More than half (52 percent) of UK consumers think fraud is an inevitable part of shopping online, according to new research conducted by Paysafe, a leading global payments provider.
In a wake-up call for online business, the Lost in Transaction report contradicts the widely-held belief that consumers value convenience and experience over security when shopping online. Instead, 60 percent of consumers are willing to accept any security measures needed to eradicate fraud, while two thirds (65 percent) are open to the introduction of more secure payment processes such as two-factor authentication.
By contrast, less than a third (32 percent) of UK businesses believe their customers would favour tighter security, and 59 percent think longer verification processes increase their risk of losing customers. In fact, only 1 in 10 consumers abandon online shopping carts due to payment security taking too long; while the most significant driver of abandoned carts is hidden transaction fees and delivery charges, according to 43 percent of consumers.
One further key issue highlighted by the report is the trade-off merchants face when balancing risk and revenue generation. 69 percent of businesses surveyed want to increase customer sign-ups and transaction volumes by reducing risk thresholds for ID verification. But 78 percent also want to produce more effective verification measures to reduce fraudulent transactions, a potential conflict with their revenue ambitions.

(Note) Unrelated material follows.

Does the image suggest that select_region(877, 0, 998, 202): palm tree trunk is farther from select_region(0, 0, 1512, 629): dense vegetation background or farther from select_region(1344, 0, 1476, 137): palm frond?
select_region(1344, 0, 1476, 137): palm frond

These conflicting views exist even though transactional fraud is a top priority in the boardroom, according to three quarters of businesses (77 percent). In addition, 42 percent of merchants say that over 5 percent of their transactions are fraudulent. In this context, 8 out of 10 businesses expect to increase spend on fraud in the next 12 – 24 months, typically by at least 10 percent.

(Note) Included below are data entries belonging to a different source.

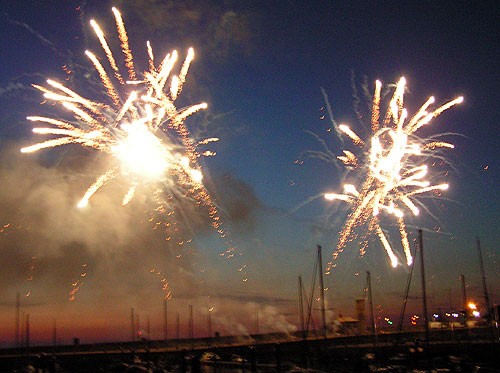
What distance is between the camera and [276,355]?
37.4 metres

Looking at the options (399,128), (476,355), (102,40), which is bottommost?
(476,355)

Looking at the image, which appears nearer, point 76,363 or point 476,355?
point 476,355

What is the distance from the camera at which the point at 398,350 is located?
53.6 meters

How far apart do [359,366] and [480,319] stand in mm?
54211

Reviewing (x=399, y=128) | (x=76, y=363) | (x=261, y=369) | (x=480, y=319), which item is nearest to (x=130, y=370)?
(x=261, y=369)

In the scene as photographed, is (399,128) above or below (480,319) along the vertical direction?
above

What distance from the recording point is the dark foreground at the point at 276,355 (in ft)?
132

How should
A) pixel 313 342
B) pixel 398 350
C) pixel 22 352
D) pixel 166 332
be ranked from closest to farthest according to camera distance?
pixel 398 350, pixel 313 342, pixel 22 352, pixel 166 332

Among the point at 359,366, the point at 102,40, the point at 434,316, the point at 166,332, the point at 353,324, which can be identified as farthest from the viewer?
the point at 434,316

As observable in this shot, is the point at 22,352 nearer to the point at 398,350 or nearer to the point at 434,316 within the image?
the point at 398,350

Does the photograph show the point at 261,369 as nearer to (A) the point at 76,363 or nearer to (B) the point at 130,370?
(B) the point at 130,370

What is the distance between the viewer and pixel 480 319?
3098 inches

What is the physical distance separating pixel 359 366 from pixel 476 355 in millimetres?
21895

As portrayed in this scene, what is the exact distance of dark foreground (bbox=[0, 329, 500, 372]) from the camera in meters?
40.4
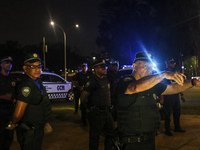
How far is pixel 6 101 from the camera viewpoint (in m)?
4.34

Commenting on the research, Andrea Dunlop, CEO Acquiring and Card Solutions, Paysafe stated: "In many ways it is surprising to see such a consumer focus on security features rather than more convenient checkout processes. However, it's clear that protection against fraud is top of mind, and merchants will need to focus on delivering the right balance of fraud protection and frictionless experience."

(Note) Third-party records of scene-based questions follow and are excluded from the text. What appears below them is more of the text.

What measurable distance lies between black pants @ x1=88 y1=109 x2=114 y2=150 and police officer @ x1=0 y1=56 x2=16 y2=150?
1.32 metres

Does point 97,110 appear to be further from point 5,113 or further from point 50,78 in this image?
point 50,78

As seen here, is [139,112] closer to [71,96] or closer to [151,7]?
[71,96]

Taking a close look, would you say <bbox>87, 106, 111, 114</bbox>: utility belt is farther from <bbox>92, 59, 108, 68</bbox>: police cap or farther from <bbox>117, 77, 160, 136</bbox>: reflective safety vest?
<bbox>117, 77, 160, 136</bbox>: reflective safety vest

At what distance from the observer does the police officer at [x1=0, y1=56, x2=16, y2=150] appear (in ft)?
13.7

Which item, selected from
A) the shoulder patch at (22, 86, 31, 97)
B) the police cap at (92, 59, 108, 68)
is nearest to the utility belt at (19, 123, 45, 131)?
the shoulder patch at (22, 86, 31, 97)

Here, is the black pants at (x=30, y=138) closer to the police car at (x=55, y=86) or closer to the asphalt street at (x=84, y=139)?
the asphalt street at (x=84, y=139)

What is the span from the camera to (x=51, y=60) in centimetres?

Another way in which businesses intend to tackle fraud is by reducing their dependence on traditional payment methods. Nearly 40% of UK businesses would like to see a decline in payment by credit cards, with debit cards and cheques not far behind. The susceptibility of these payment methods to fraud is a significant factor, with credit cards being ranked as the most vulnerable to fraud by 54 percent of respondents, followed by debit cards (45 percent) and then cheques (36 percent). This is an area where consumer and business views align – nearly a quarter of consumers have experienced credit card fraud in the last year, with almost one in five receiving no reimbursement.
The desire to phase out traditional payment channels is matched by a corresponding business interest in emerging payment methods. A quarter of businesses are likely to introduce voice-activated systems like Alexa within 2 years, while one in five favour some form of biometric payment and 14 percent are looking to introduce cryptocurrencies. This is on top of the 26 percent who are planning to introduce mobile wallets. Consumer behaviour is also helping to drive these changes, with one in four adopting mobile wallets; one in six having used biometric and voice activated systems and 12 percent already using cryptocurrencies for payments.
Paysafe's Andrea Dunlop concludes: "Fraud remains a very real problem for merchants of every size, and it's not surprising that they're looking to the future for better detection and prevention technologies. This research shows that consumer demand for biometric payments and cryptocurrencies exists - the big challenge for the industry is to implement them safely as well as conveniently."